BEGIN Exercise data

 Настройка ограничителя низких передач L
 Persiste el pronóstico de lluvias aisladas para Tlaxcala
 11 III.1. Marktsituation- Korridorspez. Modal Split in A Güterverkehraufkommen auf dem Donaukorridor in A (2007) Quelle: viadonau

END Exercise data
BEGIN Exercise data

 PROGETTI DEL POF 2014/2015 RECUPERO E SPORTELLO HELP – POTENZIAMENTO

END Exercise data
BEGIN Exercise data

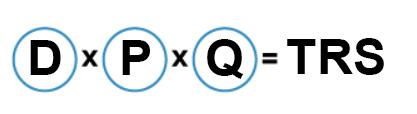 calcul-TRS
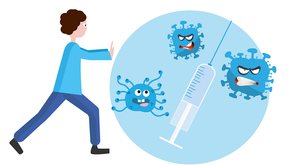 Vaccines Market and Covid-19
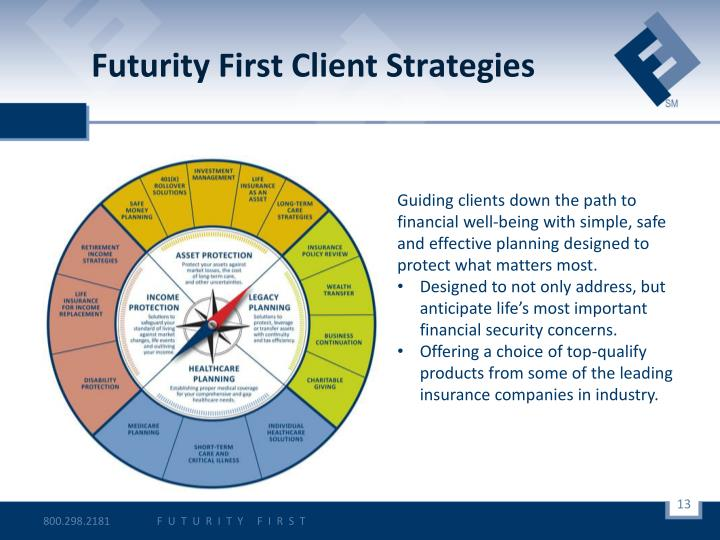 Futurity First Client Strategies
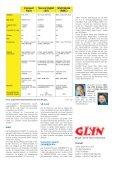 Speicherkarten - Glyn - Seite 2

END Exercise data

• _What you have to do_: Starting at the line that contains "Настройка ограничителя низких передач L" and stopping after the line that contains "11 III.1. Marktsituation- Korridorspez.", write out every line exactly as it appears above, and no other line.

• _Solved exercise_:
 Настройка ограничителя низких передач L
 Persiste el pronóstico de lluvias aisladas para Tlaxcala
 11 III.1. Marktsituation- Korridorspez. Modal Split in A Güterverkehraufkommen auf dem Donaukorridor in A (2007) Quelle: viadonau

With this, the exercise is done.